STONITH Fencing with Smart Plugs
This guide covers setting up smart plug-based fencing for your HA cluster when IPMI is not available.
⚠️ Important Considerations
Smart plugs are a budget alternative to IPMI but have limitations:
- ✅ Better than no STONITH (critical for data integrity)
- ✅ Works for home labs and small deployments
- ✅ Much cheaper than IPMI-capable hardware ($15 vs $1000+)
- ⚠️ Dependent on network connectivity (same as IPMI over LAN)
- ⚠️ Consumer-grade reliability (not enterprise-rated)
- ⚠️ Requires manual fence agent installation in some cases
Mixed STONITH Configurations
The playbook now supports mixed fencing methods where different nodes can use different STONITH mechanisms.
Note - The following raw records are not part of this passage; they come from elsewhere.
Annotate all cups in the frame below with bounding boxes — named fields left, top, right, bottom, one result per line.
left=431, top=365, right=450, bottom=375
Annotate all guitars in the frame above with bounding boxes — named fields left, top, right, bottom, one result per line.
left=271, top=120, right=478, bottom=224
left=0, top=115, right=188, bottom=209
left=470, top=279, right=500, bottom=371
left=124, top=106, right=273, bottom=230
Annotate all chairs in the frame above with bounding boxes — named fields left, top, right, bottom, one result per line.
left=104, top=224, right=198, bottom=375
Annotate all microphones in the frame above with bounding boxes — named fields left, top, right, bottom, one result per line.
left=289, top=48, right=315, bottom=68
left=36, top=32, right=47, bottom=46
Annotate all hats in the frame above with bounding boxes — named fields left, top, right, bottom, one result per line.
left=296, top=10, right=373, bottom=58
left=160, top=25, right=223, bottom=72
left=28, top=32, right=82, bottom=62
This is useful when:
- Some servers have IPMI/BMC, others don’t
- Migrating from one fencing method to another
- Budget allows IPMI for one node, smart plug for the other
- Testing different fencing technologies
Configuration Example
# In group_vars/storage_nodes/cluster.yml
stonith_nodes:
storage-a:
method: "ipmi" # Enterprise server with BMC
ip: "10.20.20.101"
user: "bmcadmin"
password: "CHANGEME"
storage-b:
method: "kasa" # Consumer server with smart plug
ip: "10.20.20.202"
The playbook will automatically:
- Install necessary fence agent dependencies (python3-kasa if any node uses Kasa)
- Generate correct
pcs stonith createcommands per node - Configure firewall rules for all required protocols
More examples:
- Both IPMI: Set both nodes to
method: "ipmi" - Both smart plugs: Mix
kasa,esphome,tasmotaas needed - Three nodes: Add third node with any method
Recommended Options
Option 1: TP-Link Kasa HS105 (Easiest)
- Local control without cloud dependency
- Reliable and widely used in home automation
- Cheap (~$15-20 per plug)
- Python library for easy integration (
python3-kasa) - No authentication needed (network isolation provides security)
- Best for: Plug-and-play setup with minimal configuration
Option 2: ESPHome-Flashed Plugs (Most Flexible)
- Open source firmware with active development
- YAML configuration (easier than Tasmota)
- Excellent OTA updates and debugging
- Home Assistant integration (optional)
- Best for: Users already in ESPHome ecosystem or wanting maximum control
Option 3: Tasmota-Flashed Plugs (Most Mature)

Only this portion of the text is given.